* **Task statement**
Exclude all pictures from your copy of the data below, which should otherwise match exactly.

Saved entries
....

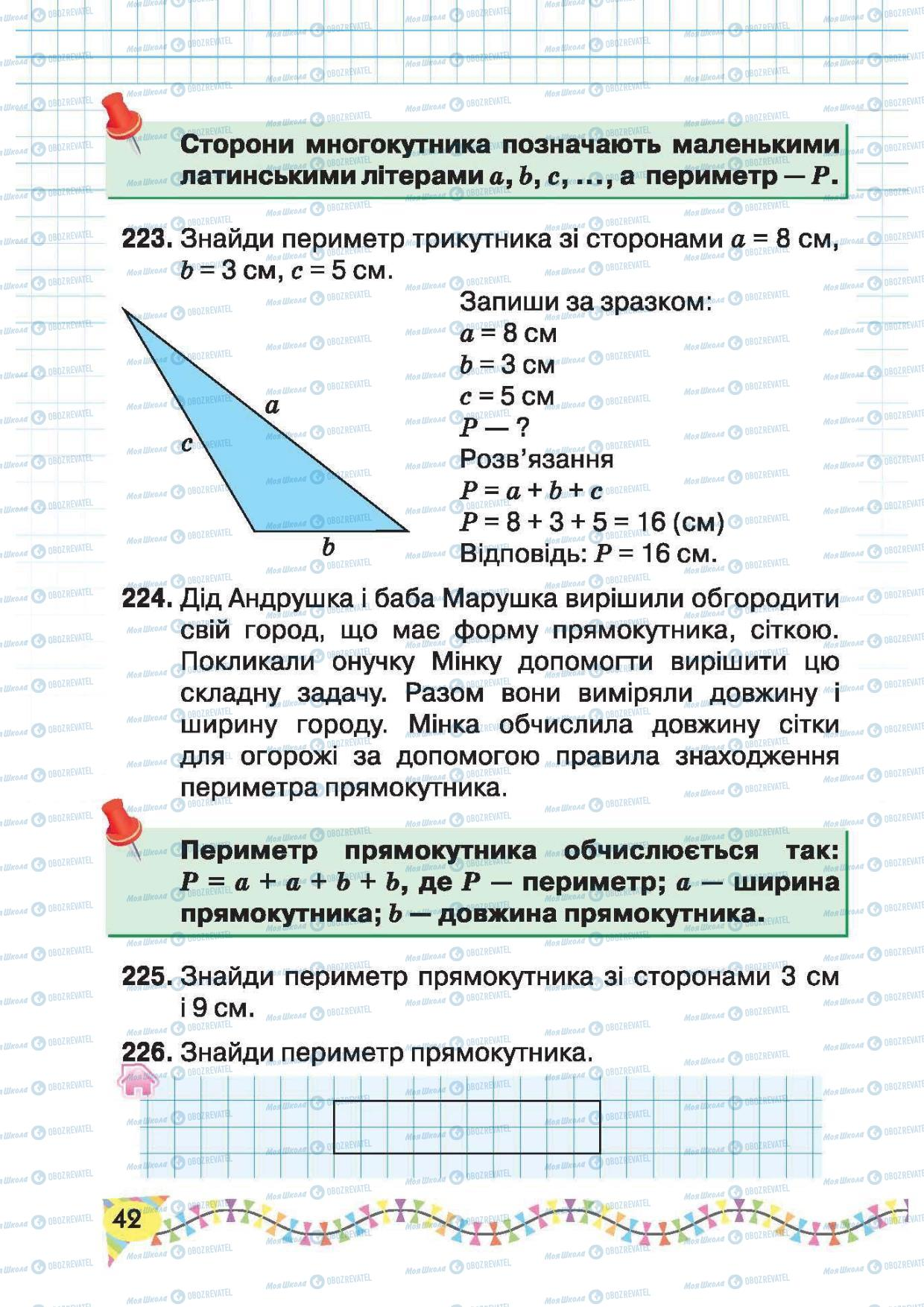 Учебники Математика 2 класс страница 42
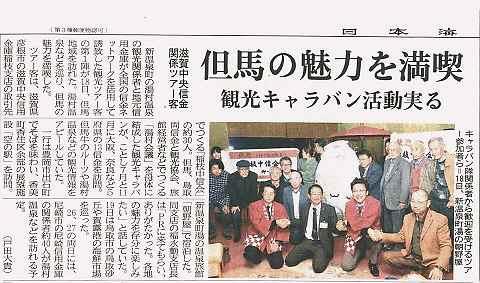 ///湯村温泉会議、観光キャラバンが実りました ///_f0112434_12471756.jpg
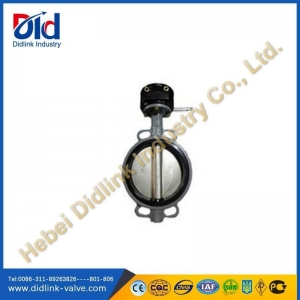 China carbon steel metal-epdm seat wafer dn 50 butterfly valve trim, gear operated butterfly valve on sale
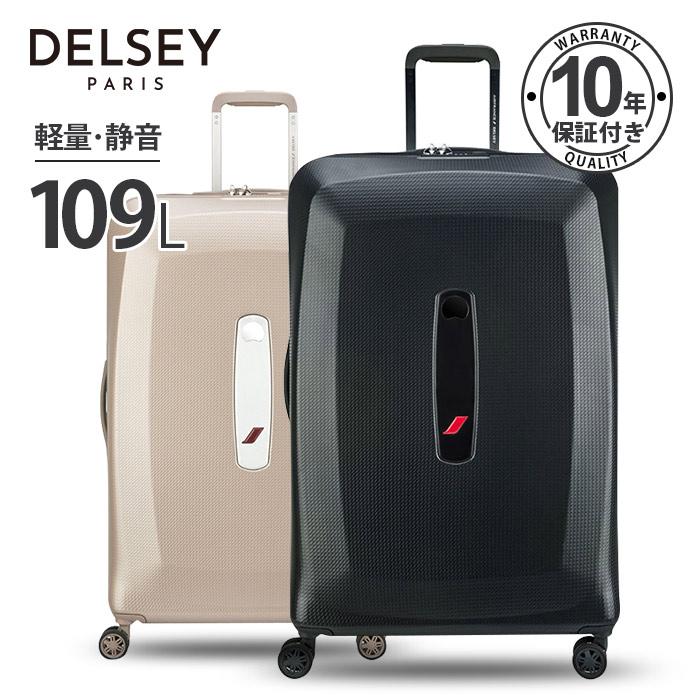 DELSEY デルセー スーツケース Lサイズ 大型 109L+10L 容量拡張 軽量 ハードスーツケース 重量チェッカー機能 AIR FRANCE PREMIUM 収納バック&ハンガー付き 7泊以上 キャリーケース 荷物収納 長期旅行 出張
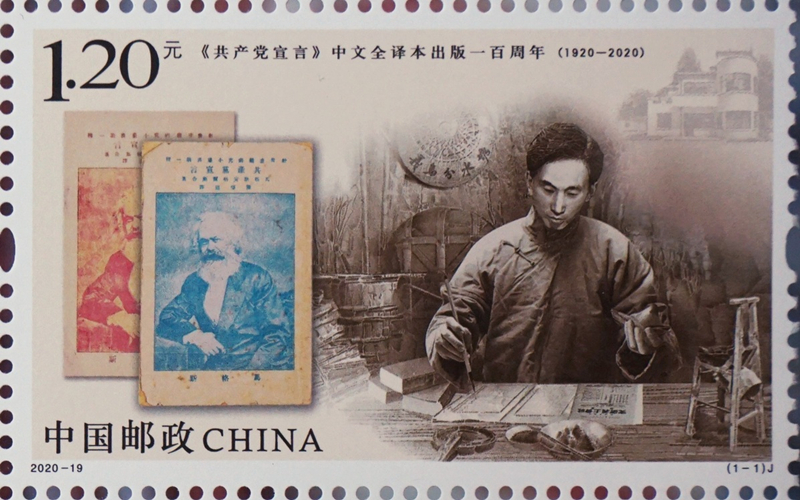 Party history shared by Xi: Man engrossed while translating The Communist Manifesto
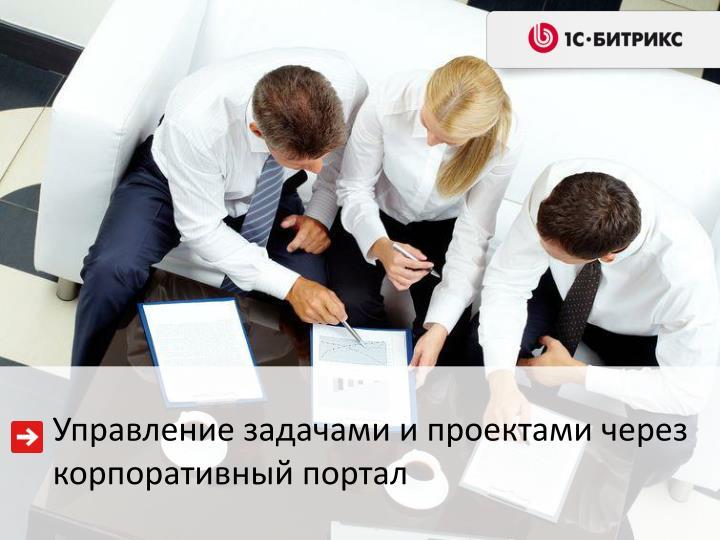 Управление задачами и проектами через корпоративный портал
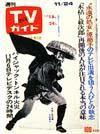 1972-11-24.jpg
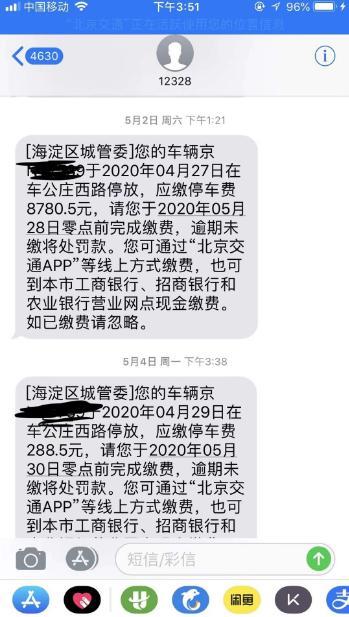 「北京日报客户端」8780.5元!女子路侧停车收到天价缴费单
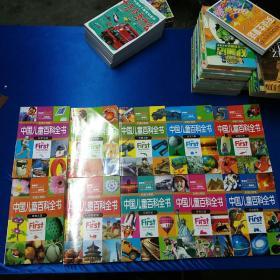 中国儿童百科全书-10册完整套--彩图注音版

....

* **Reply**
 Учебники Математика 2 класс страница 42
 ///湯村温泉会議、観光キャラバンが実りました ///_f0112434_12471756.jpg
 China carbon steel metal-epdm seat wafer dn 50 butterfly valve trim, gear operated butterfly valve on sale
 DELSEY デルセー スーツケース Lサイズ 大型 109L+10L 容量拡張 軽量 ハードスーツケース 重量チェッカー機能 AIR FRANCE PREMIUM 収納バック&ハンガー付き 7泊以上 キャリーケース 荷物収納 長期旅行 出張
 Party history shared by Xi: Man engrossed while translating The Communist Manifesto
 Управление задачами и проектами через корпоративный портал
 1972-11-24.jpg
 「北京日报客户端」8780.5元!女子路侧停车收到天价缴费单
 中国儿童百科全书-10册完整套--彩图注音版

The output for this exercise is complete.